*Activity list*.
- A) In the text on why students cheat, what share of college students surveyed each year report having cheated in high school?
- B) Carry the text on student cheating forward from its final sentence.

Students cheat for good grades. Why not make the classroom about learning and not testing?

Students’ academic goals play an important role in cheating. Girl Image via

We have been hearing stories about academic cheating: from students caught cheating on homework assignments as well as college entrance exams to teachers being caught in cheating scandals, such as the ones in Atlanta, Georgia, and Columbus, Ohio.

Today, between 75% and 98% of college students surveyed each year report having cheated in high school. So, if cheating is happening at that large a scale, is it just inevitable? And can we even blame our students?

In order to figure out how to answer these questions, it’s important to consider why students cheat in the first place. Although the obvious reason seems to be the desire of students to get ahead (eg, to get a good grade, or to avoid a punishment), the real reason is actually a bit more complicated.

Academic goals matter

When students do their schoolwork (which includes everything from daily homework assignments to major examinations), they usually have certain goals in mind. These goals vary from one academic task to another.

In other words, if you were to ask a student, “What is your goal in taking next week’s chemistry test?”, the student should be able to tell you what she wants to get out of the experience.

My colleagues and I have been studying the psychology behind academic cheating for the past two decades, and we have found that students’ goals in their academic tasks are related in very predictable ways to their likelihood of cheating. Research also indicates that teachers and parents can influence those goals, and thus potentially deter cheating.

If the sole reason for engaging in an academic task is to get a good grade, then it’s probably easy for a student to justify the act of cheating.

As my colleagues and I found, some students might have short-term reasons. For instance, for some students, it might be as simple a motivation as the desire to go to a friend’s party on Saturday night. If they think that their parents will not let them go if they fail the test, they might take the easier option to cheat, to be able to go to the party.

For some others, it might be a longer-term reason: They might want a good salary and other luxuries in their adult life and believe that the only path to those things would be a good college. And they might be willing to cheat on their tests to be able to get ahead in their future.

Students have different goals

Whereas these reasons may seem selfish and shortsighted to some adults, to many adolescents, who are still unable to consider the consequences of their actions, these goals may seem perfectly reasonable.

We refer to these goals as “extrinsic” goals. Research indicates that students who experience classrooms in which extrinsic goals are common are more likely to cheat.

Clearly, not all students have these goals. Some students are motivated by their desire to learn.

*Source material*.
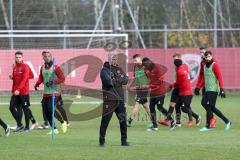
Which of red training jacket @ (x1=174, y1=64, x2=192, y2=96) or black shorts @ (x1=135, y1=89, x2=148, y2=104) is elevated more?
red training jacket @ (x1=174, y1=64, x2=192, y2=96)

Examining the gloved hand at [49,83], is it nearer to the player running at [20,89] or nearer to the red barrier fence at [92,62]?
the player running at [20,89]

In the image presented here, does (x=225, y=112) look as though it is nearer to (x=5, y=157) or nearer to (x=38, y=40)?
(x=38, y=40)

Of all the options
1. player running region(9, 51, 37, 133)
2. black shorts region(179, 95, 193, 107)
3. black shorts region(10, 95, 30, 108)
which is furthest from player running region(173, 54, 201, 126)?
black shorts region(10, 95, 30, 108)

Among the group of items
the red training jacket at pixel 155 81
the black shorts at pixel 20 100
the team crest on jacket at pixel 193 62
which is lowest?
the team crest on jacket at pixel 193 62

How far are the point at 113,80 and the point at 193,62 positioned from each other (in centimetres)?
2184

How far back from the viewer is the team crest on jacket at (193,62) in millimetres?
37375

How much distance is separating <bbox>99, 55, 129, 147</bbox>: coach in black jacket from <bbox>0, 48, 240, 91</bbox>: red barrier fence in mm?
16486

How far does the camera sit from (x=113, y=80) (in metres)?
16.0

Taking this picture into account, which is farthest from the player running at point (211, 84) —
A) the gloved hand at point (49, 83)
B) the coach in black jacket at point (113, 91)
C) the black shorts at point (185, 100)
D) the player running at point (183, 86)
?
the coach in black jacket at point (113, 91)

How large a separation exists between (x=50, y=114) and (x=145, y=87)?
2.87 meters

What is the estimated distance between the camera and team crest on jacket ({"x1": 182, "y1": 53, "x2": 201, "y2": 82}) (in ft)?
123

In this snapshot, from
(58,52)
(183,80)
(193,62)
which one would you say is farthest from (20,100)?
(193,62)

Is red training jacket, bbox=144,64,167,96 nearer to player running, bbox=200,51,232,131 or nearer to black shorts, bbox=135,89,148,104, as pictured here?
black shorts, bbox=135,89,148,104

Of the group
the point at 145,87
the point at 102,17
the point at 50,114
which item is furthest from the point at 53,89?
the point at 102,17
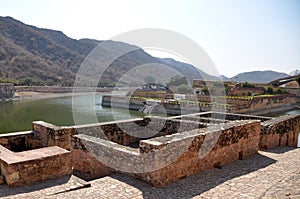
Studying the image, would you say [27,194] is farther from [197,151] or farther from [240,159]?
[240,159]

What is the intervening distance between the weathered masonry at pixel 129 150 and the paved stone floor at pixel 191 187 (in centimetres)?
24

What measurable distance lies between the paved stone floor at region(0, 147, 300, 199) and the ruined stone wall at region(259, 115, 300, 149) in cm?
268

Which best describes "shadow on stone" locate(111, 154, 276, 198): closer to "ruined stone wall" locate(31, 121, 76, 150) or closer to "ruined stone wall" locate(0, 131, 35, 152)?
"ruined stone wall" locate(31, 121, 76, 150)

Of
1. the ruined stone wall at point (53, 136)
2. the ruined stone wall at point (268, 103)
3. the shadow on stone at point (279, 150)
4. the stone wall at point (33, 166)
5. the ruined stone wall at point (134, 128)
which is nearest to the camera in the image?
the stone wall at point (33, 166)

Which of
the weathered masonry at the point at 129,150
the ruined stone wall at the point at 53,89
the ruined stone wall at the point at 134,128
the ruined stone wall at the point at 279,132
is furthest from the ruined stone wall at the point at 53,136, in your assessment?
the ruined stone wall at the point at 53,89

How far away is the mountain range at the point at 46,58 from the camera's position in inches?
3352

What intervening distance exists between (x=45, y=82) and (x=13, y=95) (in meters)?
30.7

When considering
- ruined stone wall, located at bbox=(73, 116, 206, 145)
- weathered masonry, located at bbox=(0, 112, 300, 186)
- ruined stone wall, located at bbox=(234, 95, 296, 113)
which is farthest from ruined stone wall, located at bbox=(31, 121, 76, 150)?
ruined stone wall, located at bbox=(234, 95, 296, 113)

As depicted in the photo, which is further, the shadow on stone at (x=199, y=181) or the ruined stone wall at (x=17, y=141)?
the ruined stone wall at (x=17, y=141)

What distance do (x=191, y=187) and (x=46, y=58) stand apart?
4766 inches

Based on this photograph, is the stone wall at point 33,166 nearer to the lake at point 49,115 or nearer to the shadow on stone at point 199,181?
the shadow on stone at point 199,181

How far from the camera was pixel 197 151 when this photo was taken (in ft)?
22.8

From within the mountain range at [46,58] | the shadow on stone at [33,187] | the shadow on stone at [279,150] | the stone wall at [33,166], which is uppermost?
the mountain range at [46,58]

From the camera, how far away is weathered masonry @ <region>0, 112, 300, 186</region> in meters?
6.09
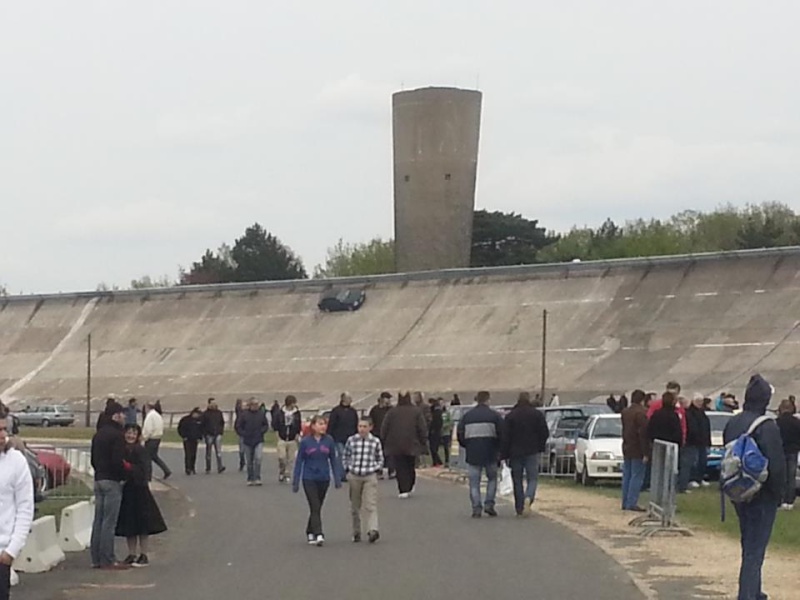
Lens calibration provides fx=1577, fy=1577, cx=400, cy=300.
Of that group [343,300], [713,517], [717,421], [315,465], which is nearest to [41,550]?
[315,465]

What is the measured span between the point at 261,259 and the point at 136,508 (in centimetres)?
12049

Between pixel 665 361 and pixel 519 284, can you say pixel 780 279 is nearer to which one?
pixel 665 361

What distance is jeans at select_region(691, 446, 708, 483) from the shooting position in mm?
26266

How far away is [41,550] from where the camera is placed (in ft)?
55.0

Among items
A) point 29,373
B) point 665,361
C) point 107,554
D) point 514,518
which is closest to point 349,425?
A: point 514,518

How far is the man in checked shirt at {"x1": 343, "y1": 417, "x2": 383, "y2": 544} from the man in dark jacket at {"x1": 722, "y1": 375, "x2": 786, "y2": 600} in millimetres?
7223

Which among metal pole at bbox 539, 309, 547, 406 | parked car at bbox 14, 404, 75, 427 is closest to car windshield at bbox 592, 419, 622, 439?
metal pole at bbox 539, 309, 547, 406

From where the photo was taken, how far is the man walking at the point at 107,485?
1675 centimetres

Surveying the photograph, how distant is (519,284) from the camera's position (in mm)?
80500

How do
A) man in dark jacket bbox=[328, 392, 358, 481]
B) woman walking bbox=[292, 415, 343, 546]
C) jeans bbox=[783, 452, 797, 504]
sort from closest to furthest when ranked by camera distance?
woman walking bbox=[292, 415, 343, 546]
jeans bbox=[783, 452, 797, 504]
man in dark jacket bbox=[328, 392, 358, 481]

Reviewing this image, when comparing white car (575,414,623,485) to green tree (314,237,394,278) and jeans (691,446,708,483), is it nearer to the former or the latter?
jeans (691,446,708,483)

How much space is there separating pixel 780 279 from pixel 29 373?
44.4m

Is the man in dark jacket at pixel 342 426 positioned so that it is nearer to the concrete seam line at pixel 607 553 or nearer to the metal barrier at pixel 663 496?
the concrete seam line at pixel 607 553

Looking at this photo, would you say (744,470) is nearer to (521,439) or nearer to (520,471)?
(521,439)
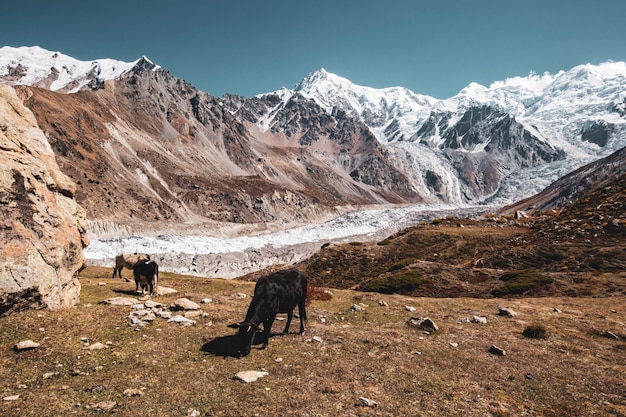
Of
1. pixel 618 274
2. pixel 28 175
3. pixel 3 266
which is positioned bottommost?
pixel 618 274

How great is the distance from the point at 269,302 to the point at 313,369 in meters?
3.16

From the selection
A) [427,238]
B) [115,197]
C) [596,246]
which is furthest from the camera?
[115,197]

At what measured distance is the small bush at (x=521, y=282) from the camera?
29516 mm

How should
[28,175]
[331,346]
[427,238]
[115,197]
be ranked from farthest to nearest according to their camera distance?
[115,197], [427,238], [28,175], [331,346]

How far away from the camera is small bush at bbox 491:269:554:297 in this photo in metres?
29.5

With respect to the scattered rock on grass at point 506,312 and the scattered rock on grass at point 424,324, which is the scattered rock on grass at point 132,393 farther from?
the scattered rock on grass at point 506,312

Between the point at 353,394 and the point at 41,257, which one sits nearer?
the point at 353,394

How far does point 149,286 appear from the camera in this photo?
23.6m

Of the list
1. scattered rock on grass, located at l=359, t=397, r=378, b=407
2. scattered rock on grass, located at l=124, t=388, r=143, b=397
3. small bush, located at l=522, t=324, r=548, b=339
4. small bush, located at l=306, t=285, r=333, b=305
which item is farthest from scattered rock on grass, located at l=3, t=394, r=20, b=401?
small bush, located at l=522, t=324, r=548, b=339

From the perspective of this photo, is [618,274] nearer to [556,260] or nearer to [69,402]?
[556,260]

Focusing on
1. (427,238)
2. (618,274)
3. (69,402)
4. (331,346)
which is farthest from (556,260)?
(69,402)

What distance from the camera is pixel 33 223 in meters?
15.3

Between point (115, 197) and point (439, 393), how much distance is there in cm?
14107

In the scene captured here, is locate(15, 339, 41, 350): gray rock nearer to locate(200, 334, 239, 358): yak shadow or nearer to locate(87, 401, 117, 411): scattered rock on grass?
locate(87, 401, 117, 411): scattered rock on grass
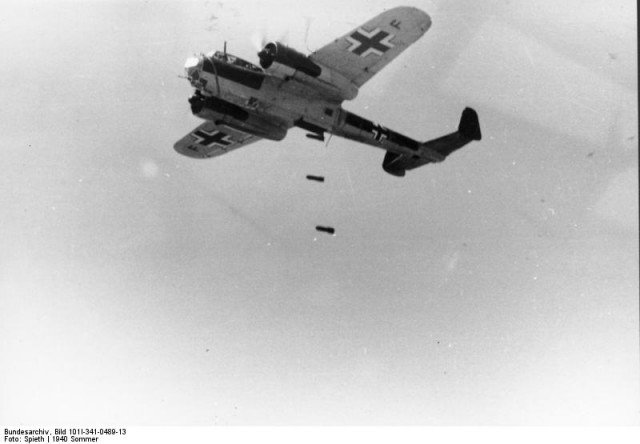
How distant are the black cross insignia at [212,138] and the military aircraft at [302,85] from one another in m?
0.03

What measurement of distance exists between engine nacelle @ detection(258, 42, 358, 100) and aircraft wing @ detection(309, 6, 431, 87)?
218mm

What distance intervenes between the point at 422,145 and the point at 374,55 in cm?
352

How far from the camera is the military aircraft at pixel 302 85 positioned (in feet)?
41.1

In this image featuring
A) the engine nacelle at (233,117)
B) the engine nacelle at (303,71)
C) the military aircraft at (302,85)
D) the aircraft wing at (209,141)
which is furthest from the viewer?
the aircraft wing at (209,141)

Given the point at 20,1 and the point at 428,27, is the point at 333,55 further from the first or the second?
the point at 20,1

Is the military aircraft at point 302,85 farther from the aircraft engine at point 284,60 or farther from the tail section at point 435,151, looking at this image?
the tail section at point 435,151

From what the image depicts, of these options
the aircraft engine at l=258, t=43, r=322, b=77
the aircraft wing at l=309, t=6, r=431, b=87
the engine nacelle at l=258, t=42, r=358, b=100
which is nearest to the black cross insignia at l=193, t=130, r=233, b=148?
the engine nacelle at l=258, t=42, r=358, b=100

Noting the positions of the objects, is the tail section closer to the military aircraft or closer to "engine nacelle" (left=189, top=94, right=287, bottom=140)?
the military aircraft

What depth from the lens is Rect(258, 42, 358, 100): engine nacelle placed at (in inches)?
488

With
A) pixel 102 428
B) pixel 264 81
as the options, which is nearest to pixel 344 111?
pixel 264 81

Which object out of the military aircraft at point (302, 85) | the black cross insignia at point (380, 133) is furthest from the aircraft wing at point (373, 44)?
the black cross insignia at point (380, 133)

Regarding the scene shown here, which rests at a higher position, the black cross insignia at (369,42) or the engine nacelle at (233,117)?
the black cross insignia at (369,42)

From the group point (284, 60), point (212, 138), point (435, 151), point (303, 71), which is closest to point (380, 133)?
point (435, 151)

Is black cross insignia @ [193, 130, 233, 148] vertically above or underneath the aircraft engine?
underneath
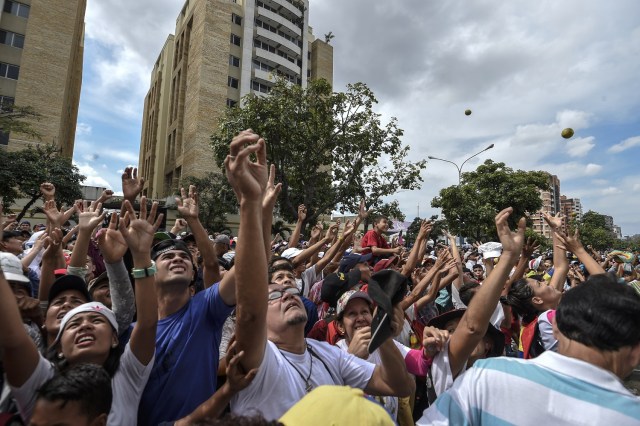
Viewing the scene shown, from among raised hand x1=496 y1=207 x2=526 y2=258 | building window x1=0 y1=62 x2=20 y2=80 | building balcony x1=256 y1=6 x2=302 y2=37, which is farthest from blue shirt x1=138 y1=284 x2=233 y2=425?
building balcony x1=256 y1=6 x2=302 y2=37

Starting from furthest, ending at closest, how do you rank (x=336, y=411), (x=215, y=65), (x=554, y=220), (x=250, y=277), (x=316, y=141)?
1. (x=215, y=65)
2. (x=316, y=141)
3. (x=554, y=220)
4. (x=250, y=277)
5. (x=336, y=411)

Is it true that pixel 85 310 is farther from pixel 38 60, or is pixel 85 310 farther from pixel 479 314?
pixel 38 60

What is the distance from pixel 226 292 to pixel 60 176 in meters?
21.1

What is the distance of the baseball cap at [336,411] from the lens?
92cm

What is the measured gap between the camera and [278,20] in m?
37.7

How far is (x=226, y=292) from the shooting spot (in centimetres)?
220

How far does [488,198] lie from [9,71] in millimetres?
36454

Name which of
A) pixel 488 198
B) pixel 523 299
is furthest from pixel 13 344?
pixel 488 198

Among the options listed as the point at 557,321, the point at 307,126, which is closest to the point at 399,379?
the point at 557,321

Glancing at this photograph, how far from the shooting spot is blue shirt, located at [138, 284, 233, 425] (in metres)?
1.97

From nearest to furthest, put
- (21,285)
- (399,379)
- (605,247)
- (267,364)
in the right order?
(267,364)
(399,379)
(21,285)
(605,247)

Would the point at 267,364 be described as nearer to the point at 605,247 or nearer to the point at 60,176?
the point at 60,176

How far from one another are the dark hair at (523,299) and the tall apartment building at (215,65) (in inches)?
1244

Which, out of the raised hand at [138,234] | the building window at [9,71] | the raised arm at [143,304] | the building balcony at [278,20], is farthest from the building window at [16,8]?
the raised arm at [143,304]
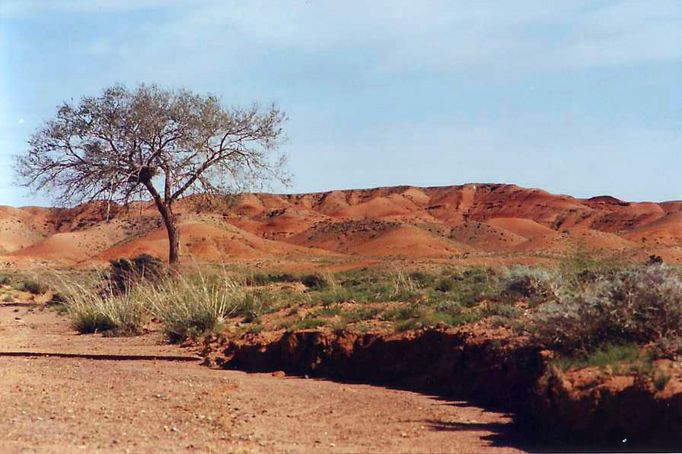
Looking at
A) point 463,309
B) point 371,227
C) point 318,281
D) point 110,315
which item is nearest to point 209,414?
point 463,309

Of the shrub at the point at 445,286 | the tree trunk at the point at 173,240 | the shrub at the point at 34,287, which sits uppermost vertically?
the tree trunk at the point at 173,240

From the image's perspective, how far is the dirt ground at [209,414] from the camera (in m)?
8.33

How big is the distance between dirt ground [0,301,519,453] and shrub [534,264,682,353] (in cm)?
120

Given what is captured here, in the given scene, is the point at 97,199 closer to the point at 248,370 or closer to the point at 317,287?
the point at 317,287

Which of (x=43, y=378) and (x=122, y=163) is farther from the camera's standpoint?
(x=122, y=163)

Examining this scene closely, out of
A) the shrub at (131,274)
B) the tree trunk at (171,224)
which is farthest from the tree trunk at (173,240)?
the shrub at (131,274)

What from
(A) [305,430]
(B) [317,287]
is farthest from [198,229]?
(A) [305,430]

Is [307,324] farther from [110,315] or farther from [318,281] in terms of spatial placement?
[318,281]

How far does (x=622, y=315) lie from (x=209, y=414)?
15.6 ft

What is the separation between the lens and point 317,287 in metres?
25.7

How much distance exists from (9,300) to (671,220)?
63.6 metres

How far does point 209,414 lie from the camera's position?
9.82 m

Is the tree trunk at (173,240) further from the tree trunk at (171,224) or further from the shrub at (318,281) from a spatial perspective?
the shrub at (318,281)

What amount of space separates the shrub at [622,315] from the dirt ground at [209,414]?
120cm
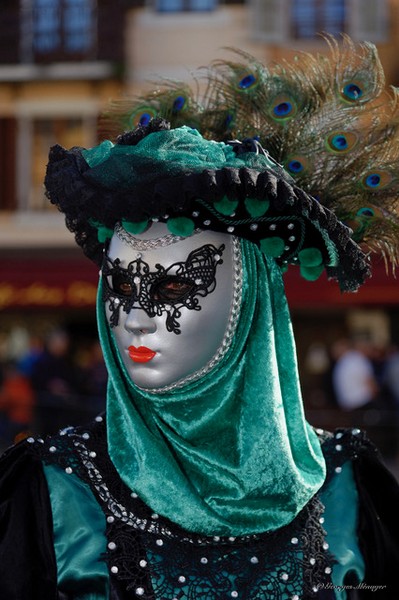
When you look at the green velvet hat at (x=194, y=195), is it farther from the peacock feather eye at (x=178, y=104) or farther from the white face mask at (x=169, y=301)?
the peacock feather eye at (x=178, y=104)

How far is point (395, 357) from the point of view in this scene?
35.8 ft

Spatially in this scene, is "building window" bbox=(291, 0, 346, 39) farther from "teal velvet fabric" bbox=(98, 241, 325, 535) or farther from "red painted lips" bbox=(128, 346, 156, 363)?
"red painted lips" bbox=(128, 346, 156, 363)

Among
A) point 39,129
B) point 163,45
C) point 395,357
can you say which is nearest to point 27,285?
point 39,129

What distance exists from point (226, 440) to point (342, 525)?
36 centimetres

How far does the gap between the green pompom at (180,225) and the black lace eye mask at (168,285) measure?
2.4 inches

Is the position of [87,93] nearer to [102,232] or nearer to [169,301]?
[102,232]

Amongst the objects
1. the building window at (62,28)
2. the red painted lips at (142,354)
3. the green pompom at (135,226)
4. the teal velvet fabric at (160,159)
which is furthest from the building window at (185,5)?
the red painted lips at (142,354)

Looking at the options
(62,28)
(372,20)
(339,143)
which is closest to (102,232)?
(339,143)

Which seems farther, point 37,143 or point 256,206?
point 37,143

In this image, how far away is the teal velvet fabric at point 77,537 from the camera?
96.2 inches

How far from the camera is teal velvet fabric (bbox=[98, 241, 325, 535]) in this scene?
8.14 ft

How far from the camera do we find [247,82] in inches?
112

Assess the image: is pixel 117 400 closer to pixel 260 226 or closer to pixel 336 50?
pixel 260 226

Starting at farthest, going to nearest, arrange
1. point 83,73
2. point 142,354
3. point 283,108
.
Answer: point 83,73 < point 283,108 < point 142,354
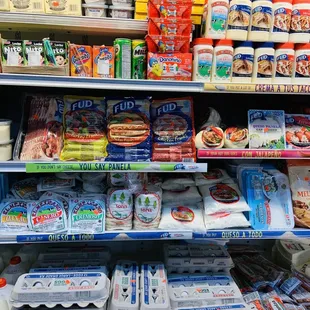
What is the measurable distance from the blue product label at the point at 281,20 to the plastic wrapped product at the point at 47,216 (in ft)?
4.44

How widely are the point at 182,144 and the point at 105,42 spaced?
0.79 m

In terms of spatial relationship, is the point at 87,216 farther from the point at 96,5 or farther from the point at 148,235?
the point at 96,5

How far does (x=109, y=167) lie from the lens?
136cm

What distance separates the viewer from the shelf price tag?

*Answers to the problems*.
- A) Between 75% and 98%.

- B)
Teachers can create a learning environment that does not motivate students only toward getting good grades. Teacher image via

So, for some students, the goal might be to truly understand and master the material that is being studied. In other words, whereas some students might have a goal of getting a good grade on a chemistry test in order to get something (eg, to go to a party), others might have the goal of truly learning chemistry: “I want to understand chemistry because I want to develop drugs to help fight cancer; I know that understanding chemistry is essential for me to be successful in this career.”

We refer to these goals as “mastery” goals. Research indicates that students who experience classrooms in which mastery goals are valued and encouraged are less likely to cheat.

If one thinks about this, it starts to make sense. When students are learning in classrooms where the teacher truly values mastery of the academic content (as opposed to getting a good grade on an assessment), then “cheating” really doesn’t offer any benefits to the students.

Teachers can help

The ways in which assessments of student learning are administered are particularly relevant in discussions of academic cheating. If results of assessments ultimately come down to a grade on a test or an assignment (eg, an “A” or an “F”), then students often will come to value the grade more than what they are actually learning.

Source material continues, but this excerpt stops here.